- _RECORDS FOR THE EXERCISE_:

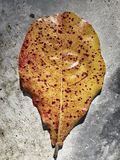 Leaf. Yellow leaf on gray background Royalty Free Stock Photo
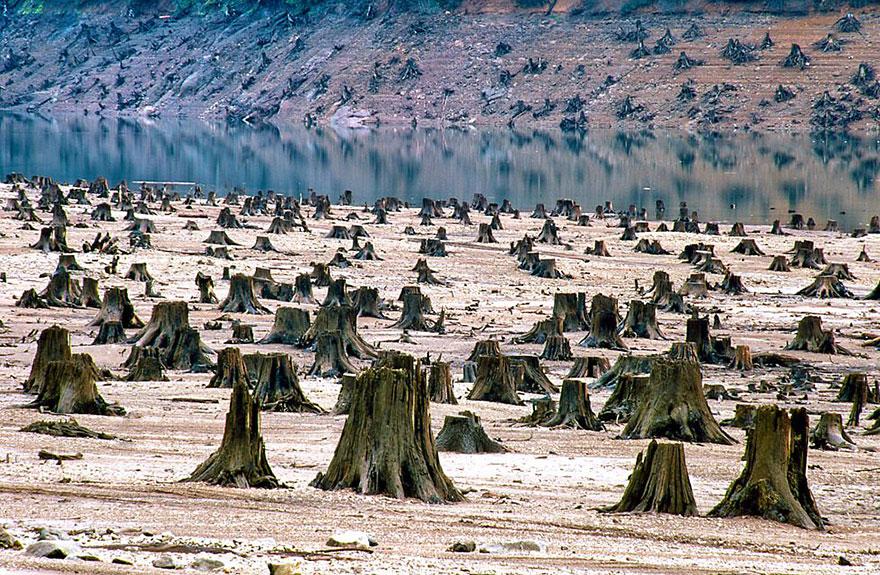 Forêt nationale de Willamette, Oregon (États-Unis), déforestée à 99%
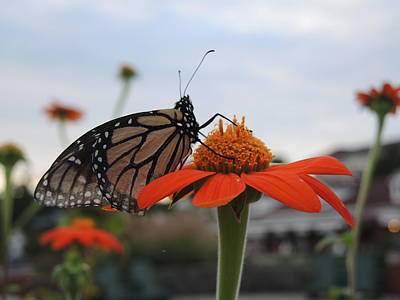 Photograph - Emerging Monarch by Chrissey Dittus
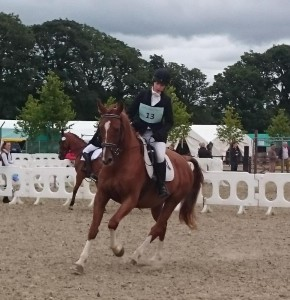 2015-08-11 First Day of Millstreet Horse Show 02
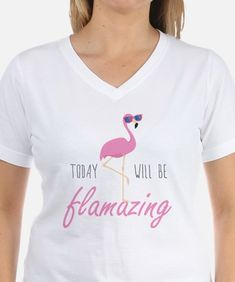 Today Will Be Flamazing Shirt for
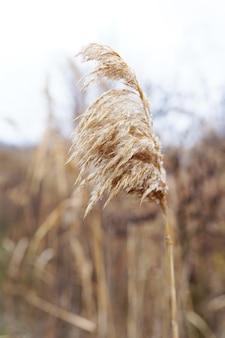 湖の乾いた葦。黄金の葦草。抽象的な自然な背景。自然な色の美しいパターン。最小限のスタイリッシュなトレンドコンセプト。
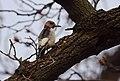 Red-headed Woodpecker molting (24213464525).jpg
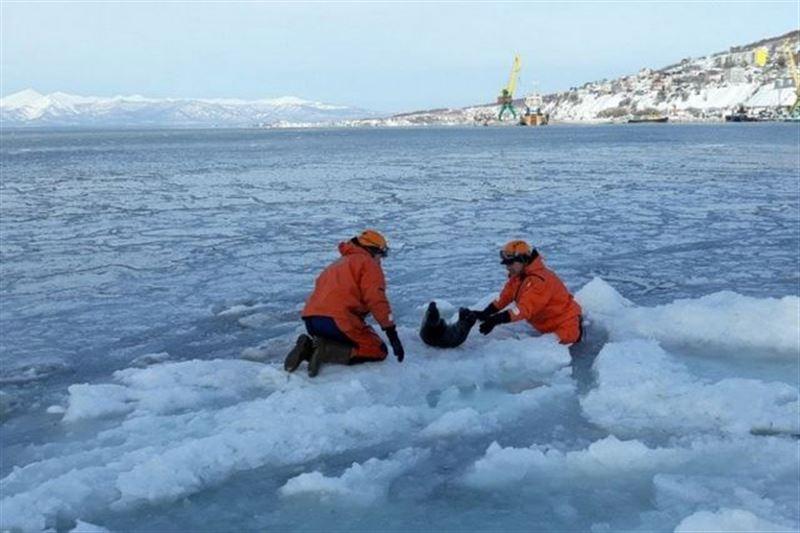 Спасатели вызволили нерпу, угодившую в ледовую ловушку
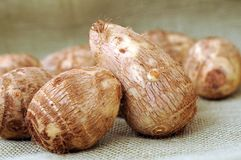 Taros root Royalty Free Stock Image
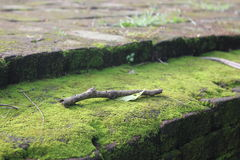 Branch and moss Stock Photography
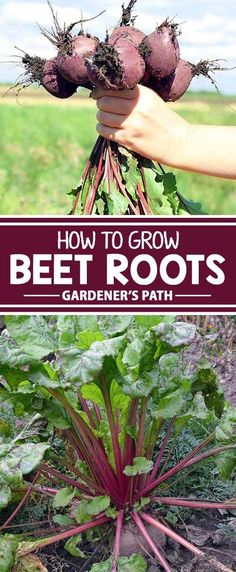 If you�re planting for spring or fall, don�t forget to put beets on your list! From ruby-red to gold and even white varieties – as well as sweeter, less beety tasting types – learn how to grow, harvest, cook, and even get healthy with these colorful roots
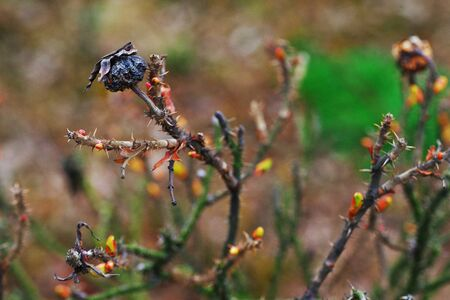 Natural contrast - dried black rose hips on thorny stems near the awakening of the green buds on young shoots in early spring on blurred background. Close-up. Stock Photo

- _EXERCISE DESCRIPTION_:
Set down the records above word for word, from the first line through the line containing "Branch and moss Stock Photography", both included; leave out the pictures.

- _ANSWER TO THIS EXERCISE_:
 Leaf. Yellow leaf on gray background Royalty Free Stock Photo
 Forêt nationale de Willamette, Oregon (États-Unis), déforestée à 99%
 Photograph - Emerging Monarch by Chrissey Dittus
 2015-08-11 First Day of Millstreet Horse Show 02
 Today Will Be Flamazing Shirt for
 湖の乾いた葦。黄金の葦草。抽象的な自然な背景。自然な色の美しいパターン。最小限のスタイリッシュなトレンドコンセプト。
 Red-headed Woodpecker molting (24213464525).jpg
 Спасатели вызволили нерпу, угодившую в ледовую ловушку
 Taros root Royalty Free Stock Image
 Branch and moss Stock Photography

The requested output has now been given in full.